Very soon, the GTC will introduce a new Code of Conduct for teachers, about which there has been a fair amount of debate.

Anyone who can be bothered to read the thing might just shrug and think, “well, that makes sense” – and most of it does – but the sentence that’s causing the debate is one right at the end of the list of eight “principles” that the code enshrines. The one that says (on page 14) that teachers should -

Maintain reasonable standards in their own behaviour that enable them to maintain an effective learning environment and also to uphold public trust and confidence in the profession.

Again, that sounds sort of okay – until you start to think about it.  What exactly does that mean? If, for example, I decided to go out for a night on the town on a Saturday night, get plastered and am seen by the parents of one of my pupils whilst I’m a bit worse for wear – and they report me for some reason – would that mean I’ve brought the profession into disrepute?

I’m not saying in any way that teachers shouldn’t maintain reasonable standards in their behaviour – but surely that should apply to everyone? We should all aim to behave in such a fashion, but if a teacher wants to go out at the weekend and blow off a bit of steam, shouldn’t they be able to do that without fear of losing their job?  And why should we be held to a higher standard of behaviour than everyone else? Because let’s face it, chances are that a lot of our pupils are far more likely to get drunk or stoned than we are, yet they don’t have a professional body breathing down their necks!

Why the hell do the-powers-that-be do this to teachers? Well, I suppose that’s a rhetorical question, because I know why.

* _Material shown_:
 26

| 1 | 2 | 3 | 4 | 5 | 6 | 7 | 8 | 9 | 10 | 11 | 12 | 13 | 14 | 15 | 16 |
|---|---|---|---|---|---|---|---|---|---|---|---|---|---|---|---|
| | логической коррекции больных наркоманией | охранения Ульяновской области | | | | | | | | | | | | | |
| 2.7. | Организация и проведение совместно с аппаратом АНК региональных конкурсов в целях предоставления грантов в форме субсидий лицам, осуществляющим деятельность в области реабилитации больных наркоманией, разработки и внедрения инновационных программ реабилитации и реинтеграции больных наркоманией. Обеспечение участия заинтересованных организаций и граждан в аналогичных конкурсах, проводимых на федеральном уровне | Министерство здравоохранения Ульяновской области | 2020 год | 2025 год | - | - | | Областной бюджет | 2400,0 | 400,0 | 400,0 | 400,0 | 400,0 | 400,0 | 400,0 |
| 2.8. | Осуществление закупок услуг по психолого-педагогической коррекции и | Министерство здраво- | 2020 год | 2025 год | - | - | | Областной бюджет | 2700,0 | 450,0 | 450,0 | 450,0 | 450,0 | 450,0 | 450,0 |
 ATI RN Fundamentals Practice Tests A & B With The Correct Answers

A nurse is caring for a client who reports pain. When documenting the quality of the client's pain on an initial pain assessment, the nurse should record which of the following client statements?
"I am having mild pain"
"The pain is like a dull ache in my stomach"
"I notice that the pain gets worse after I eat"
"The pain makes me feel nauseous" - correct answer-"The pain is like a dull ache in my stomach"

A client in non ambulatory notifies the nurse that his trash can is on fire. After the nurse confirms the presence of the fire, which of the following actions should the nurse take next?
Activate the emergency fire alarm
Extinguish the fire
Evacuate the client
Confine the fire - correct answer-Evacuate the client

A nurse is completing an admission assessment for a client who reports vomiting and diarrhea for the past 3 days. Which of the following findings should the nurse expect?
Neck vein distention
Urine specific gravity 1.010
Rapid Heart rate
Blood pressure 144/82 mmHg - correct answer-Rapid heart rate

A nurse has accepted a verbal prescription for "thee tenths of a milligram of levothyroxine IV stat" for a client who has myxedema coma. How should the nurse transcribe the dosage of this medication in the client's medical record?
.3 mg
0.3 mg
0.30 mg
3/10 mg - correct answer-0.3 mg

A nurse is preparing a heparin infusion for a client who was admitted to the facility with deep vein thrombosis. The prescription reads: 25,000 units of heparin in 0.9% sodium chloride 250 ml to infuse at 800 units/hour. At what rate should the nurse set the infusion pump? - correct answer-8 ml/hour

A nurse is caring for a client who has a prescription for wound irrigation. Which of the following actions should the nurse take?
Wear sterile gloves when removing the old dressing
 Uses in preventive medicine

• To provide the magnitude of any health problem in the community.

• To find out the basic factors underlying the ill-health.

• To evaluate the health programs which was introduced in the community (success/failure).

* _Problem_:
Reproduce the passage on the teachers' code of conduct verbatim and in full. The data bear no relation to the passage on the teachers' code of conduct.

* _Task output_:
Very soon, the GTC will introduce a new Code of Conduct for teachers, about which there has been a fair amount of debate.

Anyone who can be bothered to read the thing might just shrug and think, “well, that makes sense” – and most of it does – but the sentence that’s causing the debate is one right at the end of the list of eight “principles” that the code enshrines. The one that says (on page 14) that teachers should -

Maintain reasonable standards in their own behaviour that enable them to maintain an effective learning environment and also to uphold public trust and confidence in the profession.

Again, that sounds sort of okay – until you start to think about it.  What exactly does that mean? If, for example, I decided to go out for a night on the town on a Saturday night, get plastered and am seen by the parents of one of my pupils whilst I’m a bit worse for wear – and they report me for some reason – would that mean I’ve brought the profession into disrepute?

I’m not saying in any way that teachers shouldn’t maintain reasonable standards in their behaviour – but surely that should apply to everyone? We should all aim to behave in such a fashion, but if a teacher wants to go out at the weekend and blow off a bit of steam, shouldn’t they be able to do that without fear of losing their job?  And why should we be held to a higher standard of behaviour than everyone else? Because let’s face it, chances are that a lot of our pupils are far more likely to get drunk or stoned than we are, yet they don’t have a professional body breathing down their necks!

Why the hell do the-powers-that-be do this to teachers? Well, I suppose that’s a rhetorical question, because I know why.